Notion

Monétarisme

"L'inflation est toujours et partout un phénomène monétaire dans le sens où elle est, et peut être, simplement provoquée par une augmentation plus rapide de la quantité de monnaie que du niveau du produit"

Milton Friedman

The New Palgrave Dictionnary of Economics (1987)
 
“In economics as in other developing sciences, change erodes the value of popular terminology. Monetarism is a name that has been given to a particular set of propositions at a particular point of time. Like Keynesianism, fiscalism, or the “Treasury view,” the particular set of propositions called monetarism does not fully describe the body of thought accepted by a loosely knit group of practicing economists any more than terms like Chicago, Cambridge or Austrian School describe the thought of all to whom the terms are applied”

Alan Meltzer

The Structure of Monetarism (1998)
 

Définition

Le mot monétarisme apparaît tardivement (1968) grâce à Karl Brunner, qui en fait l'expression de trois axes de pensée : "Premièrement, les impulsions monétaires sont déterminantes dans les variations de la production, de l'emploi et des prix. Deuxièmement, l'évolution de la masse monétaire est l'indice le plus sûr pour mesurer l'impulsion monétaire. Troisièmement, les autorités monétaires peuvent contrôler l'évolution de la masse monétaire au cours des cycles économiques" (Brunner, FED de St-Louis, 1968). Il parle alors de "révolution monétariste", mais Friedman préfère le terme de "contre-révolution" (par rapport aux théories keynésiennes dominantes à l'époque).

 

Analyse

Qui sont les monétaristes ?

Le paradigme keynésien était archi-dominant partout après la Seconde Guerre Mondiale. C'est donc dans l'ombre que se développe sa critique, notamment à l'université de Chicago, qui regroupe des économistes renouant avec la théorie classique. Le monétarisme est inséparable de l'œuvre et de l'action de Milton Friedman. Mais c'est un pavillon qui regroupe des marchandises diverses : il regroupe aussi les travaux d'auteurs comme Brunner et Meltzer (le monétarisme dit budgétaire), Cagan (la référence sur l'étude de l'hyperinflation), Rueff (monétarisme dit métalliste, attaché à l'étalon-or), Andersen et Jordan (les "équations de St-Louis"), Schwartz, Laidler, Sargent, etc. C'est à tort que l'on parle encore parfois d'un monétarisme autrichien ou d'un monétarisme des anticipations rationnelles : l'école monétariste stricto sensu se situe assez loin des théories de Hayek ou de celles des cycles d'affaires réels.

 

Quelles sont donc plus précisément ces idées contre-révolutionnaires ?

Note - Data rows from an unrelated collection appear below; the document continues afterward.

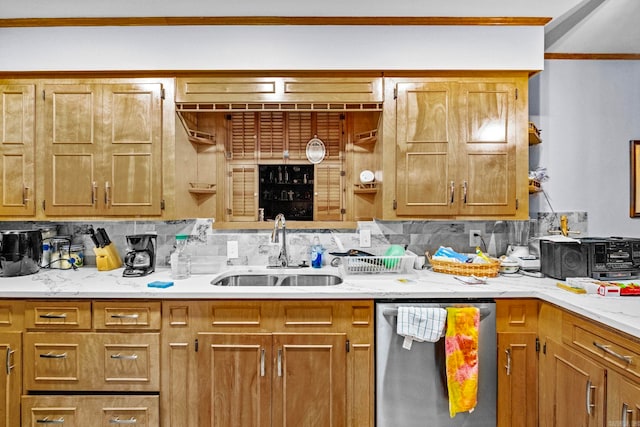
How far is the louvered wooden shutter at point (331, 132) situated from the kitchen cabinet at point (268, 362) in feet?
3.87

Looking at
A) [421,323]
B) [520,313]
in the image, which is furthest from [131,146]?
[520,313]

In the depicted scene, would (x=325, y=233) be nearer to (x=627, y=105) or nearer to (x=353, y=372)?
(x=353, y=372)

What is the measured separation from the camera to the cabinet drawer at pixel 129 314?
188cm

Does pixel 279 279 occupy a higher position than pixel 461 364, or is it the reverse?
pixel 279 279

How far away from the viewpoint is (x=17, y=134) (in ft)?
7.27

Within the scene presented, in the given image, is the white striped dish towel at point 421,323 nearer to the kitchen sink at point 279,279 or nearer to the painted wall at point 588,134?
the kitchen sink at point 279,279

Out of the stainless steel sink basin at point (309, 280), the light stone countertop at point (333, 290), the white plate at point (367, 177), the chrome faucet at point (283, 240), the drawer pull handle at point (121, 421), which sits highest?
the white plate at point (367, 177)

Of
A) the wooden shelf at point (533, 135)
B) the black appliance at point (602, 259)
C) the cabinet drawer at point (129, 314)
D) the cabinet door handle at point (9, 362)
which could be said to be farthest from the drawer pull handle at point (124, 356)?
the wooden shelf at point (533, 135)

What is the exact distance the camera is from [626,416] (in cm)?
136

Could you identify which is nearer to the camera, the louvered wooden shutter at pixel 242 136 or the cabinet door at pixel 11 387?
the cabinet door at pixel 11 387

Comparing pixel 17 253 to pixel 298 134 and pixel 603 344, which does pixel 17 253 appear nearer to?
pixel 298 134

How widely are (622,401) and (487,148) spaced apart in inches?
54.9

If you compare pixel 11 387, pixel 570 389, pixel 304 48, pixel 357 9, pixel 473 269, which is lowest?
pixel 11 387

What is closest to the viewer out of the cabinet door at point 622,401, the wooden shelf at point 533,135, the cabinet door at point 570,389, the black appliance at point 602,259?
the cabinet door at point 622,401
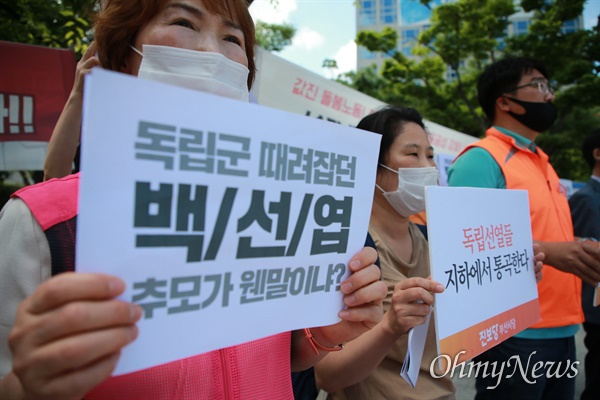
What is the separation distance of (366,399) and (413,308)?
0.50m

Elles sont pour la plupart antérieures aux travaux de Friedman et ont été développés (à Chicago) par des économistes comme Henry Simons ou Llyods Mints qui avaient plaidé pour un contrôle du stock de monnaie afin de stabiliser le niveau des prix. Elles mettent l'accent sur le rôle de la monnaie en tant que facteur d'explication des théories économiques. La pensée monétariste se constitue autour de la reformulation de la théorie quantitative de la monnaie (on parle de néo-quantitativisme).

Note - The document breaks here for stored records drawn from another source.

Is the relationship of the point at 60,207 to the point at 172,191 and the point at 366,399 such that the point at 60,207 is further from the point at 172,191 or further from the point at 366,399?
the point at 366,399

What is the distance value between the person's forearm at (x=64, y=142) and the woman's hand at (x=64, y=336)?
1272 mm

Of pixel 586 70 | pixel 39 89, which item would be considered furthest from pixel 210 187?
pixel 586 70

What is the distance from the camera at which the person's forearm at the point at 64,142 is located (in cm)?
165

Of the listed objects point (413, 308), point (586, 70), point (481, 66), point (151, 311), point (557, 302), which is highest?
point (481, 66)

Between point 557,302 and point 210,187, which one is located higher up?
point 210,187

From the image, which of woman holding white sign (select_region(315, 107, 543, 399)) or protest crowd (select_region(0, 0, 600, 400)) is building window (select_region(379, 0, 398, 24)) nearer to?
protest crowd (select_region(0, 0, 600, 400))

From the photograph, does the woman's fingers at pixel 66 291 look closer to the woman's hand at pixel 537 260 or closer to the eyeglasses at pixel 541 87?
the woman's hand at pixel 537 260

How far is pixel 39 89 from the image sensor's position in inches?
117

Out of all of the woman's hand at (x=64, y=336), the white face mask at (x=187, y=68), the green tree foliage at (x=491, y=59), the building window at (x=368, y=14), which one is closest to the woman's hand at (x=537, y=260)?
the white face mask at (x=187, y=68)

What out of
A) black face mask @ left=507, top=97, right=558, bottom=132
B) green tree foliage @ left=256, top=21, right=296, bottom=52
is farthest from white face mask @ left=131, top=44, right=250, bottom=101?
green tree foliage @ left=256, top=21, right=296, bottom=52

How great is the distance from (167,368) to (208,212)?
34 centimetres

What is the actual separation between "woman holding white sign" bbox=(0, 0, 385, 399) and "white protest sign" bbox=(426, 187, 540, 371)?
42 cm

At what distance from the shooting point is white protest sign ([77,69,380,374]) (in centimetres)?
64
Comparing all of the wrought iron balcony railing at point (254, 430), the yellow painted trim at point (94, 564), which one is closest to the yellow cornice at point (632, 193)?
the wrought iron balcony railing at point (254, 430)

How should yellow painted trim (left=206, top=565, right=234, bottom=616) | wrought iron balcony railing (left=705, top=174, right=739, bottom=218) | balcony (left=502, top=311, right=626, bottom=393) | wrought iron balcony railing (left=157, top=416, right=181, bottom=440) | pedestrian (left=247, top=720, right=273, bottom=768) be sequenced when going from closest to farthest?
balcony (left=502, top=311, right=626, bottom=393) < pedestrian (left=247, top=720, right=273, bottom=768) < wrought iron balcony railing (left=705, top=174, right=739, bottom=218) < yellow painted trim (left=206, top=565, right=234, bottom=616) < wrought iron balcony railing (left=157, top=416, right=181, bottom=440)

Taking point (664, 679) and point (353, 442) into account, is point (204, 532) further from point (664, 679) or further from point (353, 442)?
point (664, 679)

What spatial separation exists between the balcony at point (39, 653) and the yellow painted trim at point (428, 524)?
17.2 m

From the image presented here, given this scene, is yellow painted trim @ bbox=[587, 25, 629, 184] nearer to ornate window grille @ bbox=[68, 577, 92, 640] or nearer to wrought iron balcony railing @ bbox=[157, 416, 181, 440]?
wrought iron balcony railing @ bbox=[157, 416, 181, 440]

La vitesse de circulation est considérée comme relativement stable (les habitudes de dépenses à court terme ne changent pas), contrairement à Keynes qui pense que la vitesse de circulation de la monnaie est fonction de la préférence pour la liquidité. La demande de monnaie est une des fonctions les plus stables de la macroéconomie, alors que Keynes la considérait comme très instable ; en effet, pour les monétaristes, la demande de monnaie ne dépend pas du motif de spéculation mais uniquement du motif de transaction. Il en découle que c'est l'offre de monnaie, exogène donc dépendante des décisions prises par les banques centrales, qui est responsable de la variation du niveau général des prix et donc responsable des fluctuations économiques. C'est sur cet argument que repose l'idée selon laquelle l'inflation est partout est toujours un phénomène monétaire : la hausse des prix ne peut se manifester que lorsque les banques centrales ont créé de la monnaie. Ni les syndicats, ni les émirs du pétrole, ni les décideurs budgétaires ni les commerçants ne peuvent être tenus pour responsables de l'inflation.

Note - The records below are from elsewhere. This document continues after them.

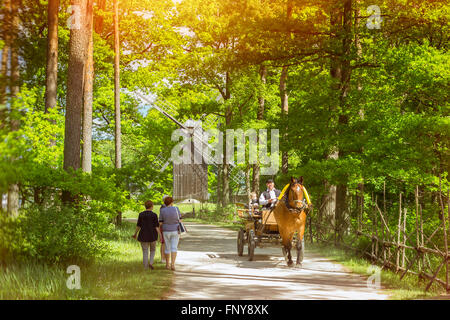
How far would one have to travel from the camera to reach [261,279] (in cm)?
1295

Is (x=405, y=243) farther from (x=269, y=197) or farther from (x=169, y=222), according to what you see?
(x=169, y=222)

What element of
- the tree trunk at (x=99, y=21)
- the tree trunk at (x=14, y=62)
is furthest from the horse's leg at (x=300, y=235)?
the tree trunk at (x=99, y=21)

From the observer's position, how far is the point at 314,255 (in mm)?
19547

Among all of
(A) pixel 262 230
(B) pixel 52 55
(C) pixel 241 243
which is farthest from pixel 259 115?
(A) pixel 262 230

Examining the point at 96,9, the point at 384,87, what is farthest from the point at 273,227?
the point at 96,9

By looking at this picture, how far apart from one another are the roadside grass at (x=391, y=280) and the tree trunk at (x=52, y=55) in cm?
1319

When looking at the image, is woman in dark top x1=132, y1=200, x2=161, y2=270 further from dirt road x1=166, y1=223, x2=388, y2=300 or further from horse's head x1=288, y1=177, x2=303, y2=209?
horse's head x1=288, y1=177, x2=303, y2=209

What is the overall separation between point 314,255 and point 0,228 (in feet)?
42.5

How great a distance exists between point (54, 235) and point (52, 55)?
1336 cm

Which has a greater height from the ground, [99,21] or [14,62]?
[99,21]

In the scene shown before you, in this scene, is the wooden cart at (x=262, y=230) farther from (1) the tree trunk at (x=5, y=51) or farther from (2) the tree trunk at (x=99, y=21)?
(2) the tree trunk at (x=99, y=21)

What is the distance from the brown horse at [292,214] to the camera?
47.5 ft

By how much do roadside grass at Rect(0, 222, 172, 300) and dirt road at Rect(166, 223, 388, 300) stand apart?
507mm

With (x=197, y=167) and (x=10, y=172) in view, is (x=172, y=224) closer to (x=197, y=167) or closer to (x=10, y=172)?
(x=10, y=172)
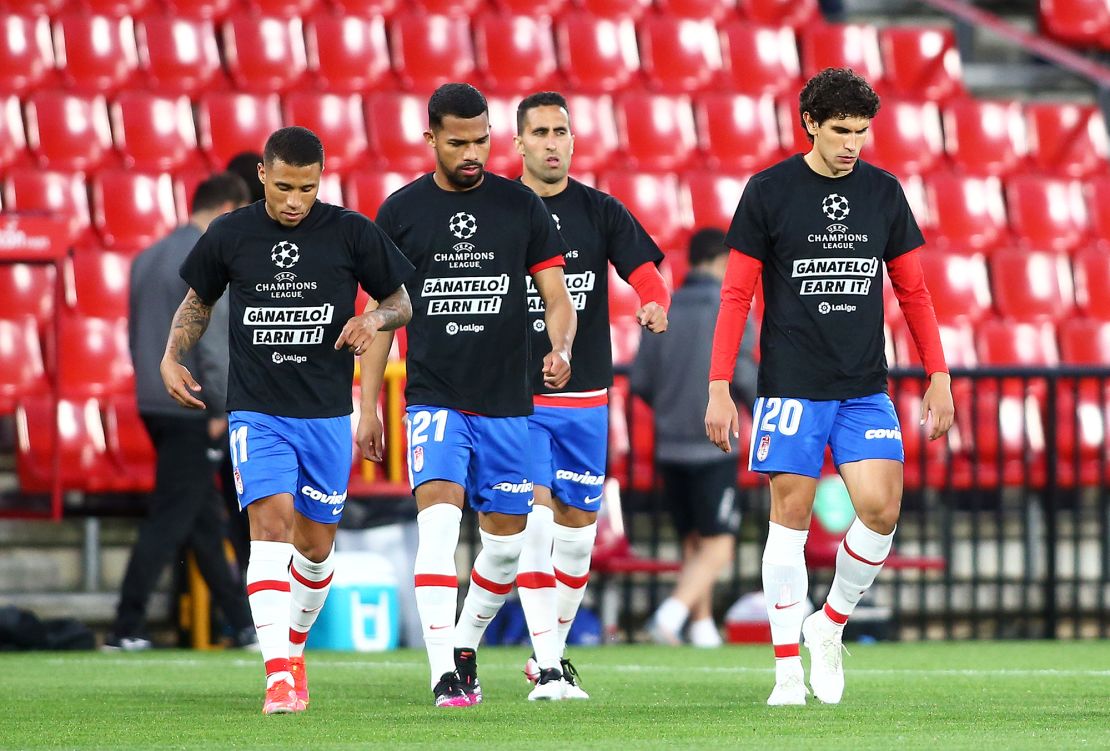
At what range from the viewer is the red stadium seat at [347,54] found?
42.6 feet

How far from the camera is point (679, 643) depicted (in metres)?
10.6

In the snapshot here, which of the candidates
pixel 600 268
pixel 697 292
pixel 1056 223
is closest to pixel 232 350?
pixel 600 268

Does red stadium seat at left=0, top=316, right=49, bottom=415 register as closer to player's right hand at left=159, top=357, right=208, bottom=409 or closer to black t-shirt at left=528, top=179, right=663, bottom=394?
black t-shirt at left=528, top=179, right=663, bottom=394

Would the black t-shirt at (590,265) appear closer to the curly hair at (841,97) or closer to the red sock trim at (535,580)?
the red sock trim at (535,580)

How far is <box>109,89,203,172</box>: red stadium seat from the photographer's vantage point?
39.4 feet

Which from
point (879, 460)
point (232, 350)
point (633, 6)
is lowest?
point (879, 460)

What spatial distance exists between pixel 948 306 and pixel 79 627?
20.1ft

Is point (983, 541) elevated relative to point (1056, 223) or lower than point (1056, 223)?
lower

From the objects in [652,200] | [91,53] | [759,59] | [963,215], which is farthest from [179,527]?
[963,215]

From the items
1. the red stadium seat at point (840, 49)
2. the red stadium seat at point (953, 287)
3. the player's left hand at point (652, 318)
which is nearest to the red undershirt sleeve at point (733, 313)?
the player's left hand at point (652, 318)

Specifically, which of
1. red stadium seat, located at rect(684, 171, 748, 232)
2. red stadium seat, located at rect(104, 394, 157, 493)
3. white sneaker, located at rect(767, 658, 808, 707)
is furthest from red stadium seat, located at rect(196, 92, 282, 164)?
white sneaker, located at rect(767, 658, 808, 707)

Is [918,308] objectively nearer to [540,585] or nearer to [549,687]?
[540,585]

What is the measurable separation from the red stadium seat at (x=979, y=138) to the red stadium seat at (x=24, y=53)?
6231mm

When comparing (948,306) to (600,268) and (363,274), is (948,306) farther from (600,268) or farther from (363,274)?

Cette réhabilitation de la relation entre variations monétaires et variations des prix s'appuie sur des vérifications empiriques menées notamment par Friedman et Schwartz (1963), qui testent les liens entre cycles économiques et variations de la masse monétaire entre 1870 et 1960. En considérant 18 cycles économiques, ils démontrent que les fluctuations de la croissance monétaire ont précédé les pics et les creux de tous les cycles américains depuis la guerre de sécession ; précisément, la croissance monétaire précède d'environ six mois les pics et d'environ un trimestre les creux, les délais variant cependant assez considérablement d'un cycle à l'autre. De nombreuses études empiriques ont globalement validé cette approche avec plusieurs définitions de la monnaie (base monétaire, M2…), plusieurs définitions de la mesure de l'inflation, plusieurs pays, plusieurs périodes… C'est typique de la démarche friedmanienne : la théorie doit sans cesse être confrontée aux faits stylisés (partir des faits et arriver à des faits après en avoir discuté de long en large), loin du subjectivisme autrichien et loin de l'amateurisme des premiers keynésiens.

Pour Milton Friedman, les deux plus grandes catastrophes économiques du 20ème siècle (la grande dépression des années 1930 et la forte inflation des années 1970) auraient été évitées si la FED avait suivi la prescription d'une croissance modérée et stable de la masse monétaire. Ainsi, pour la Grande dépression, la variation de la masse monétaire fut selon Friedman une cause majeure de la récession (baisse d'un tiers du stock de monnaie) sous l‘effet des décisions de la Réserve fédérale ; le regain n'est pas dû aux dépenses du New Deal et aux mesures protectionnistes mais a la dévaluation du dollar.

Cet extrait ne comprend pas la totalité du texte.